I am, however, sort of a junkie for psychological horror. This isn't necessarily the horror of the mind - as in The Shining, for example - but more fear, anxiety, terror, and an overwhelming sense of dread taking hold in your mind. The feeling that your fate, however gruesome, is entirely inescapable. In these films, there is no "winning." Neither the characters, nor the audience, are given the release they've come to expect from protagonists besting their enemies. Because in this case, the enemy is death itself - dressed in a more genre-fitting form - and in some significant way, these films directly address our own mortality. Most of us don't spend a lot of time thinking about the fact that some day we will die. Anyway, I know I don't. But these films force us to take stock of that very real inevitability by placing its protagonists in situations where death is a certainty, and a very immediate one at that.
The zombie film is one of the best sub-genres to explore this with. They move slowly towards you, and seem fairly harmless. But once a huge group of them identifies you, escape is impossible. They descend slowly until you're entirely surrounded. In these moments, beautifully explored in everything from Night of the Living Dead to Shaun of the Dead, we see who we really are underneath the artifice that we are immortal.
And one needn't zombies, necessarily, to do it. Two of my favorite films of all time, hands down, are The Mist and The Thing. Both use the power of the unknowable force of evil to descend upon and trap people until they are slowly picked off. Like the zombie film, the "villain" of these is not a person, but really a genre substitution for death itself. They all deal with characters who slowly, but surely, realize that if there is some "escape," it is at best a vague hope. In The Mist, in spite of everything they've attempted, they still end up out of gas at the edge of the abyss (the much-maligned ending is a subject for another time). Death will come for them, one way or another. In The Thing, or Invasion of the Body Snatchers, not only is it a force beyond reason, but it is impossible to detect. This is why Kevin McCarthy's final "you're next!" warning is so effective (even if it is undone by the sham that is the "real" ending) - he has stared into the abyss. He knows what's coming. Death will come suddenly, from someplace you least expect it. They even address a common fear (for others, a desire) - that we will die in our sleep, unaware of what is taking place.

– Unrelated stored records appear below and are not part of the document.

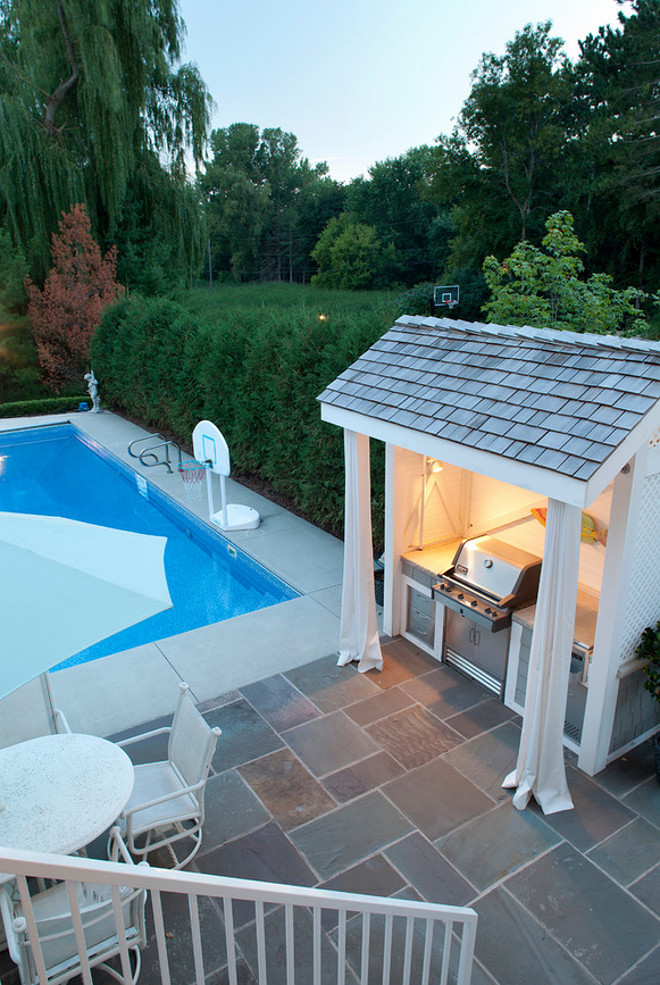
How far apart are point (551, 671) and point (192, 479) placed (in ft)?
27.2

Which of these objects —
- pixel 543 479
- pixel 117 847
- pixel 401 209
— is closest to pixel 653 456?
pixel 543 479

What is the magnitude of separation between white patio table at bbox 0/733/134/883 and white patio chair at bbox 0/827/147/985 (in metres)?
0.17

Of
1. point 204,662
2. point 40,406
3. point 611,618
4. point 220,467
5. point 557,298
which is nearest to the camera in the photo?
point 611,618

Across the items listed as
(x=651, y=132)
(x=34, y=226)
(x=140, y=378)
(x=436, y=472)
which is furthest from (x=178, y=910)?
(x=651, y=132)

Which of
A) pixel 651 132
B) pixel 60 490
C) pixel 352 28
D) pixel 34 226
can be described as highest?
pixel 352 28

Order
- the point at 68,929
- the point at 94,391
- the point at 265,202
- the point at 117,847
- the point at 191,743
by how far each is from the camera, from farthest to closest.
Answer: the point at 265,202, the point at 94,391, the point at 191,743, the point at 117,847, the point at 68,929

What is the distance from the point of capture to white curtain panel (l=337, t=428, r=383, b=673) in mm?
5500

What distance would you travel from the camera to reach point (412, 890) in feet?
11.9

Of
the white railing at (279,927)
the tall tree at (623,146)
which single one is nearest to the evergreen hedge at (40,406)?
the white railing at (279,927)

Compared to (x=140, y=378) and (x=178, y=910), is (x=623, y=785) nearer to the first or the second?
(x=178, y=910)

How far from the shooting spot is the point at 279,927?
11.2 ft

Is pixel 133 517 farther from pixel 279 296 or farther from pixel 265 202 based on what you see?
pixel 265 202

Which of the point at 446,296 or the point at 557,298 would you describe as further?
the point at 446,296

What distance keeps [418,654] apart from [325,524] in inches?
137
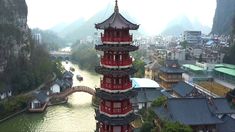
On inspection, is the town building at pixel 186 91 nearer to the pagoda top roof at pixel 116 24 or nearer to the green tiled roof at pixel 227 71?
the green tiled roof at pixel 227 71

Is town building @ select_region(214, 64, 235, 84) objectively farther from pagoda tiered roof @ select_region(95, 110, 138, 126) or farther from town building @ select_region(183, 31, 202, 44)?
town building @ select_region(183, 31, 202, 44)

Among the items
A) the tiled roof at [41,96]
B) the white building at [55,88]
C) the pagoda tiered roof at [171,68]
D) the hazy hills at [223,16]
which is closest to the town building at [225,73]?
the pagoda tiered roof at [171,68]

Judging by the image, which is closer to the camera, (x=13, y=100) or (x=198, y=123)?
(x=198, y=123)

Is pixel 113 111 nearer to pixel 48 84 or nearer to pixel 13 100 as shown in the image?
pixel 13 100

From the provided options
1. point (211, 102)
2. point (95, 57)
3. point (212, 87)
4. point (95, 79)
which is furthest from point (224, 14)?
point (211, 102)

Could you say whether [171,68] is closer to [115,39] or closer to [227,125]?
[227,125]

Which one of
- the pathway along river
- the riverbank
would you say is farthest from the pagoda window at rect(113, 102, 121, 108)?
the riverbank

These direct explorations of the very realness of death can be as affecting and powerful as those by Ingmar Bergman (and this is coming from a massive Bergman fan). In The Seventh Seal, Bergman had Death itself pursue Antonius Block in his travels across the land, waging intellectual war in the meantime to give Block the illusion that he could beat death. In a cosmic sense, is that so different from the illusion those trapped in The Mist's supermarket had - that this thing descending on them was something they could defeat? The best any of them can hope to do is buy themselves days (hours? minutes?) to relive the human experience - uncertainty, wonder, love, compassion, fear - before their fate finally arrives.

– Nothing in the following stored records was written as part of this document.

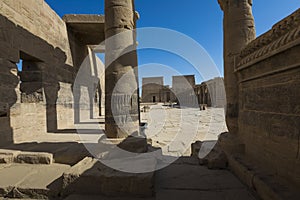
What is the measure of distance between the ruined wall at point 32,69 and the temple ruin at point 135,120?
32mm

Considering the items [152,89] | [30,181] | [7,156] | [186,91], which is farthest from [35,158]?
[152,89]

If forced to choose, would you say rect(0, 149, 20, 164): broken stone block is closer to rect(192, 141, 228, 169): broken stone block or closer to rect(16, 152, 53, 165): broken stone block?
rect(16, 152, 53, 165): broken stone block

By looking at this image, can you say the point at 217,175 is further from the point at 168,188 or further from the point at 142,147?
the point at 142,147

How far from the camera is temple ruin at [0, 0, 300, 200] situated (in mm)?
1987

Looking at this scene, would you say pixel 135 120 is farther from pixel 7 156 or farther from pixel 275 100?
pixel 275 100

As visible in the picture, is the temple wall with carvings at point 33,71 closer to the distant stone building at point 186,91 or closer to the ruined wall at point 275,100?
the ruined wall at point 275,100

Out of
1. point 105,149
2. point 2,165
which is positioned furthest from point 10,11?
point 105,149

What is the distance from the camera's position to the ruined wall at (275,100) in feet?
5.95

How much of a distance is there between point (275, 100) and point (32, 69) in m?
6.70

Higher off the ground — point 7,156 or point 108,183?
point 7,156

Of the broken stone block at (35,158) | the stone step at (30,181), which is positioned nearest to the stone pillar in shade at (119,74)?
the broken stone block at (35,158)

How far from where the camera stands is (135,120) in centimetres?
391

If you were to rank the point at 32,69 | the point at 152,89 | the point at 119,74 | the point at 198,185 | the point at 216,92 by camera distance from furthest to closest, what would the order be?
the point at 152,89, the point at 216,92, the point at 32,69, the point at 119,74, the point at 198,185

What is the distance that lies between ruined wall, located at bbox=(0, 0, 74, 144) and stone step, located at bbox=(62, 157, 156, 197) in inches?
118
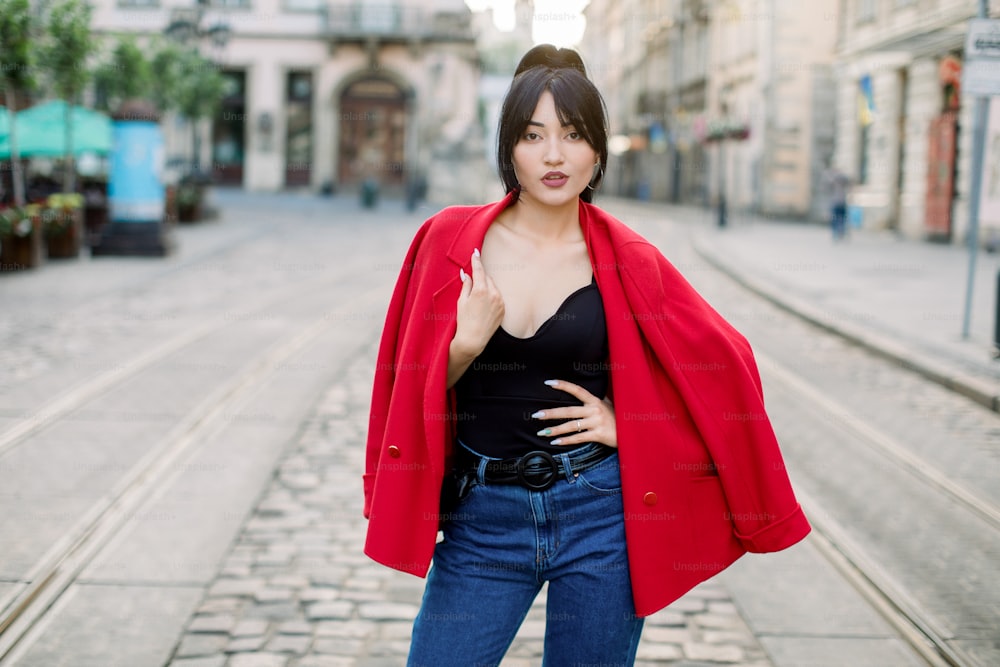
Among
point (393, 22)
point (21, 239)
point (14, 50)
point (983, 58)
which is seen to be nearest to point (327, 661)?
point (983, 58)

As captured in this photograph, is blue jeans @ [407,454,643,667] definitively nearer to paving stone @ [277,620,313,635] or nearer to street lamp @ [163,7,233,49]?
paving stone @ [277,620,313,635]

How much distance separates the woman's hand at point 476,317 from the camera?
2.19m

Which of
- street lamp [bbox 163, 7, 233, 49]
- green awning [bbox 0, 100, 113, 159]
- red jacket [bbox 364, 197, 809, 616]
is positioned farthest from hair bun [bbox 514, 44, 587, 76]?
street lamp [bbox 163, 7, 233, 49]

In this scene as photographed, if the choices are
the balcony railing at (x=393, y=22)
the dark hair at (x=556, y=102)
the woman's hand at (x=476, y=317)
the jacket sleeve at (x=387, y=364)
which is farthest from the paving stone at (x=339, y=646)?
the balcony railing at (x=393, y=22)

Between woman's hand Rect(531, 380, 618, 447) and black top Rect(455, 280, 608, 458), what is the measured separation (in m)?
0.03

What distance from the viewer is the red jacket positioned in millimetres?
2234

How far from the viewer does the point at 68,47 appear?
16922 millimetres

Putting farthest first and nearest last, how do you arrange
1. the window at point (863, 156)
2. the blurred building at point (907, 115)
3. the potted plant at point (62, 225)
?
the window at point (863, 156) → the blurred building at point (907, 115) → the potted plant at point (62, 225)

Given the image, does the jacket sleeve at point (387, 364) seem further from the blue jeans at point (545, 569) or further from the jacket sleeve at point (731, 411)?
the jacket sleeve at point (731, 411)

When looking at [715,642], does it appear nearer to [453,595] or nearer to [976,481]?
[453,595]

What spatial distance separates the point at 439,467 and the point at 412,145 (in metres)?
40.9

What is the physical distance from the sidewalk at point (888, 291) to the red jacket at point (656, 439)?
628 centimetres

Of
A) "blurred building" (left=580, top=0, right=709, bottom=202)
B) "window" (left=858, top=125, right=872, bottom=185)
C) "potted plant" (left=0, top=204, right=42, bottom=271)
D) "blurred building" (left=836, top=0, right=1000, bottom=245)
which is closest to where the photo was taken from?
"potted plant" (left=0, top=204, right=42, bottom=271)

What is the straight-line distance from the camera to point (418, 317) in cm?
228
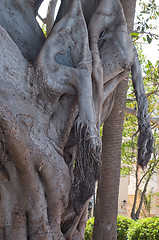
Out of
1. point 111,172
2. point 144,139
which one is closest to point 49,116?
point 144,139

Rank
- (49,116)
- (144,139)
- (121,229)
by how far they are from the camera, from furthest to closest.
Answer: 1. (121,229)
2. (144,139)
3. (49,116)

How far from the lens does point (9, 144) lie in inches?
127

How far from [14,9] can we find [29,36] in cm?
31

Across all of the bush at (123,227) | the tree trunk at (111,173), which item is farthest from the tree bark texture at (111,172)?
the bush at (123,227)

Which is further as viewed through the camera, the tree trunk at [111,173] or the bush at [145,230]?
the bush at [145,230]

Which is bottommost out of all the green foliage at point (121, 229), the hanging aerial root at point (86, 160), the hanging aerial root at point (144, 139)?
the green foliage at point (121, 229)

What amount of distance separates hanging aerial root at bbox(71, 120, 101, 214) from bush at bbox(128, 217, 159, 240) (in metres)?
5.37

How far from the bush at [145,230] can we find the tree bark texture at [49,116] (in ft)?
15.7

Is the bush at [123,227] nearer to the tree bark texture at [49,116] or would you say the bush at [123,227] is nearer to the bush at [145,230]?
the bush at [145,230]

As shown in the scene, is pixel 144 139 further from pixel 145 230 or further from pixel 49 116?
pixel 145 230

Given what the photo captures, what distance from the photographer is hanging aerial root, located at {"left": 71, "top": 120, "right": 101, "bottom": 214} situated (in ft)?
11.5

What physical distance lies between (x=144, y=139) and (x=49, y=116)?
128 centimetres

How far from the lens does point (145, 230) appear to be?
341 inches

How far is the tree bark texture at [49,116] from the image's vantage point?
3383mm
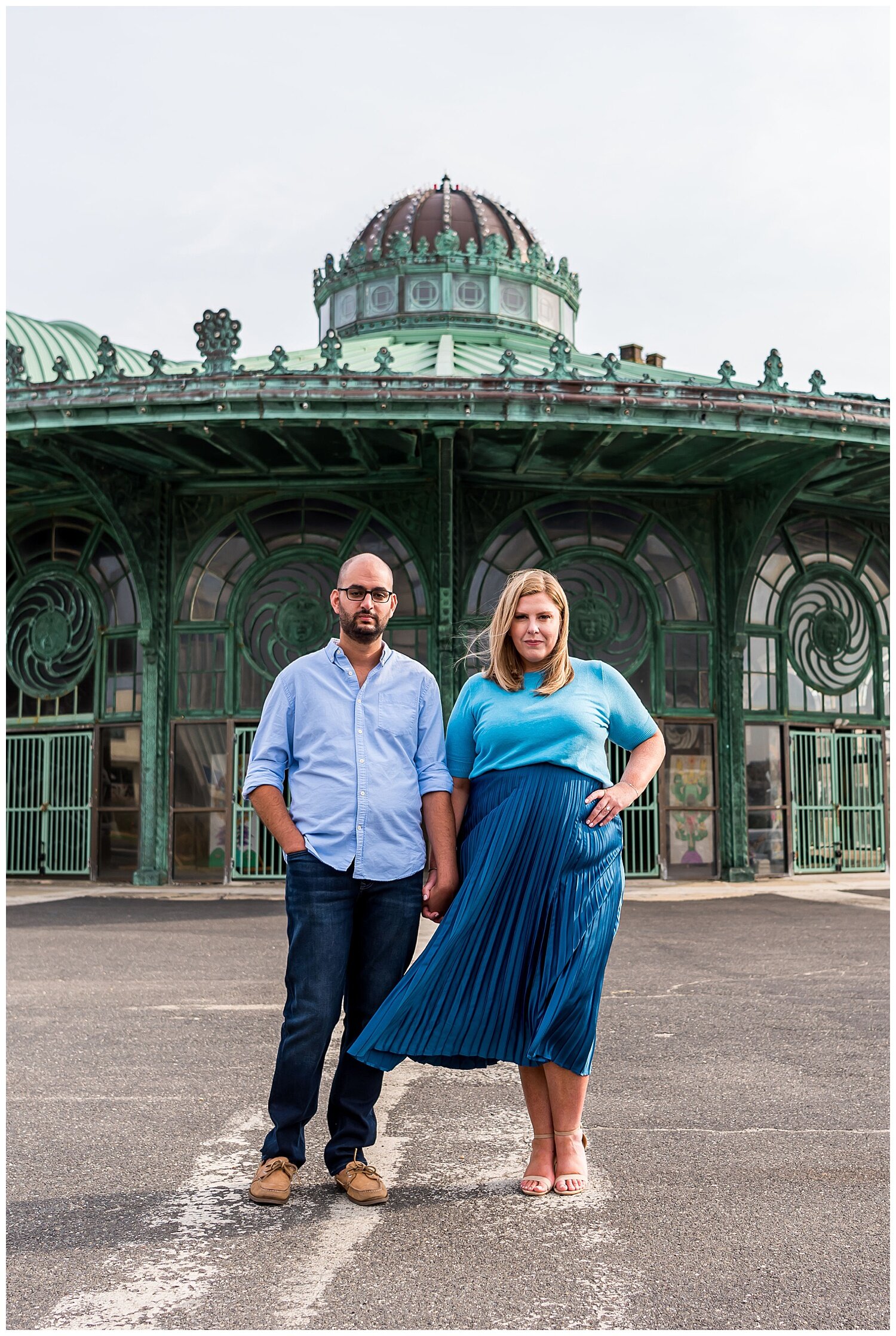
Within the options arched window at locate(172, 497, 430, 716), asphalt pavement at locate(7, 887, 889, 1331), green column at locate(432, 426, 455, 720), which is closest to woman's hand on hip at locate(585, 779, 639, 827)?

These are powerful feelings and ideas, and I'm always pleased to find films willing and able to explore them. I'm dying to see what Frank Darabont (writer and director of The Mist) does with The Walking Dead, which (from what I understand) takes the idea of neverending horror and draws it out over...well, however long the show ends up running I suppose. There's something massively satisfying about exploring the inevitability of death within the time constraints of a film, but a series presents other, tantalizing possibilities that I hope they capitalize on.